They Said This Would be Fun by Eternity Martis
Audiobook, read February 2021
They Said This Would be Fun, by Eternity Martis, is a memoir about the author’s time as one of the only Black students at Western University in London, Ontario. This book is angry and unapologetic, full of fact-based rage that asks you to hear and understand the harrowing experience of being Black in Canada. Detailing her own experiences of verbal abuse, sexual assault, threats of physical assault, and endless microaggressions from friends, students, and strangers, Martis does not offer up any easy solutions, but instead asks you to just step up and hear what Black Canadians have been trying to say for decades: racism is alive and well, and it is killing Black Canadians without a second thought.
I say this book doesn’t offer up solutions just because–sometimes–when I read about systemic issues that do not personally affect my life (cis white gay woman), I want an action-based book that directs me as to how to be, how to act, what to do next to help with dismantling this. But it is nobody’s obligation to give me that, and Martis’s book is no less powerful for not doing that. This book may not spell out its reader’s next step, but it does offer a few reminders:
Mainstream media reports only a fraction of anti-Black racism, and when it is reported, it is rarely reported fairly; so much more goes on than what you hear about
Just because someone’s experience sounds so violent or unfair that it seems like it must be a unique or rare experience, that does not mean it really *is* a rare experience. See point number one.
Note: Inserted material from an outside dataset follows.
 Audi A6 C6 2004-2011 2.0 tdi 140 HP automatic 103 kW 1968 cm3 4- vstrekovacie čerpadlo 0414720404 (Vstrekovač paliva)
Stop trying to explain away marginalized communities’ and individuals’ hate-based experiences (see point number 2)
Rage is a perfectly reasonable response to oppression, and it is nothing but a privilege and a gift when a member of an oppressed community chooses to adjust their tone for you. We should learn to receive rage with the same compassion we receive grief, and we should figure out how to learn from it. (See point number 3)
Martis’s book is hard, it’s triggering as hell, it’s painful, it’s nauseating, and it is so, so important to read. Listening to this book, for me, was a crash course in holding space for terrible things I don’t understand, and trying to understand them. This book is not asking for sympathy, but solidarity. Everyone should read this book.